**What is needed**. Render the records below as a Markdown table with the columns "Row" and "Line", numbering each row and skipping any blank lines. Leave the pictures out.

━━━━━ Record excerpts ━━━━━

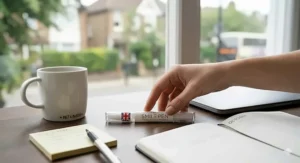 A discreet on the go whitening pen sitting on an office desk next to a ceramic coffee cup.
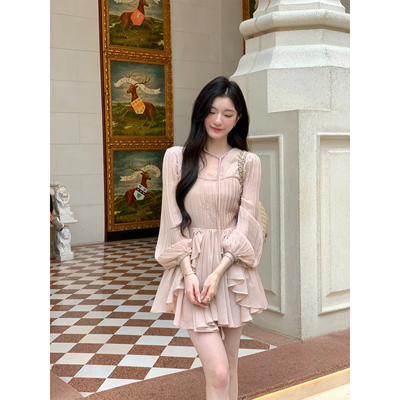 YIYIWANG裸色短款连衣裙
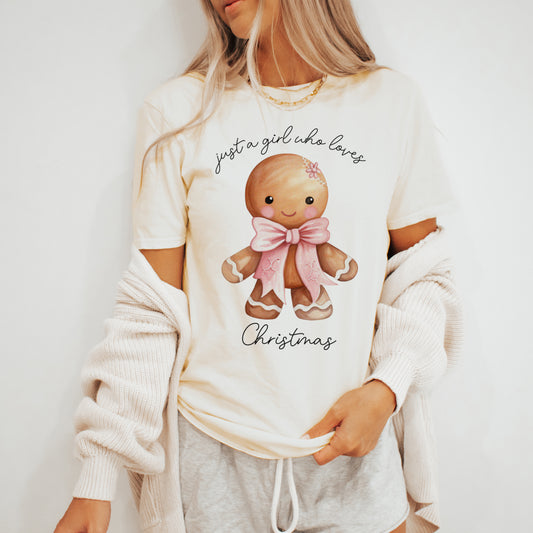 Just a girl who loves Christmas t-skjorte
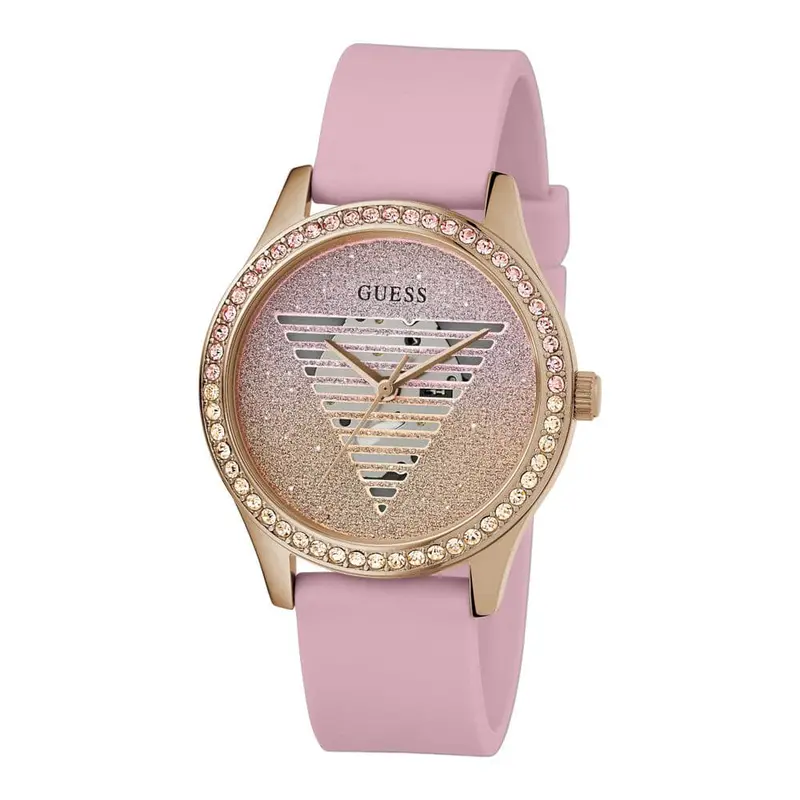 Guess Rose Gold Tone Pink Silicone Band Women's Watch Gw0530l4 1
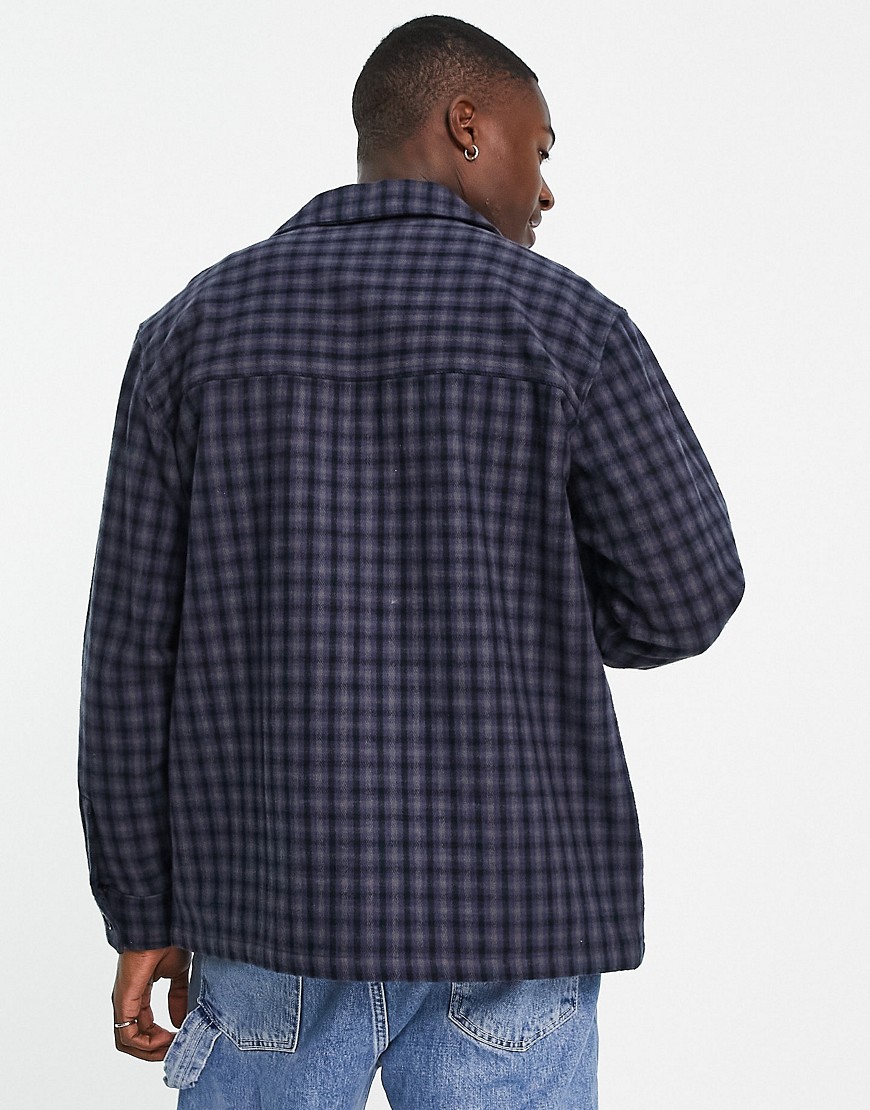 Camicia giacca oversize blu a quadri con zip sulla parte anteriore - Abercrombie&Fitch Camicia donna  - immagine1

━━━━━

**Task output**.
| Row | Line |
|---|---|
| 1 |  A discreet on the go whitening pen sitting on an office desk next to a ceramic coffee cup. |
| 2 |  YIYIWANG裸色短款连衣裙 |
| 3 |  Just a girl who loves Christmas t-skjorte |
| 4 |  Guess Rose Gold Tone Pink Silicone Band Women's Watch Gw0530l4 1 |
| 5 |  Camicia giacca oversize blu a quadri con zip sulla parte anteriore - Abercrombie&Fitch Camicia donna  - immagine1 |